[Selected excerpt Boundary: Start]
In a series of cases raising procedural issues, Salmond J gave judgments which proved to be influential on the outcome of subsequent cases. The common theme of these judgments was a principled and flexible approach which best served the interests of justice.[47]

As in other areas of law, Salmond J's major contribution to procedural law arose out of interpretations of recently-passed Acts. Once such Act was the Judicature Act 1908, the general wording of which required the Court to render its meaning more specific.[48] In Rutherfurd v Waite, the appellant sought leave to appeal to the Court of Appeal from the decision of the Supreme Court to dismiss his appeal from the Magistrate's Court. Salmond J stated that section 67 of the Judicature Act 1908 in no way indicated the principles on which such applications should be determined, and so the authority to grant such leave was purely discretionary. Salmond J declared that in the exercise of this jurisdiction "leave should be granted only on good cause shown".[49] He stated that the underlying principle of the legislature's intention was interest reipublicae ut sit finis litium, meaning that it was in the public interest that the administration of justice should be cheap and speedy. Salmond J then explained what good cause did not mean before proceeding to relevant considerations. He stated that the merits of the case were relevant "only to the extent that the Court must be satisfied that the appeal will raise some question of law or fact which is capable of bona fide and serious argument".[50] But he pointed out that the appellant had to show more than this:[51]

He must show that there is involved in the case some interest, public or private, of sufficient importance to outweigh the cost and delay that would result from further proceedings in the Court of Appeal. Only by showing the existence of some such interest can he exclude the application of the [above] maxim.
[Selected excerpt Boundary: End]
Problems and tasks:
1 - In the passage on Salmond J's procedural judgments, which section of the Judicature Act 1908 did he say gave no indication of the principles for deciding leave applications?
2 - Duplicate the passage on Salmond J's procedural judgments from "He must show" up to and including "the [above] maxim.".
[Supplied material Boundary: Start]
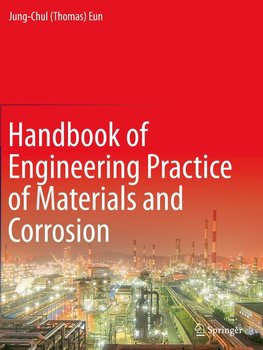 Handbook of Engineering Practice of Materials and Corrosion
[Supplied material Boundary: End]
Task solutions:
1 - Section 67.

2 -
He must show that there is involved in the case some interest, public or private, of sufficient importance to outweigh the cost and delay that would result from further proceedings in the Court of Appeal. Only by showing the existence of some such interest can he exclude the application of the [above] maxim.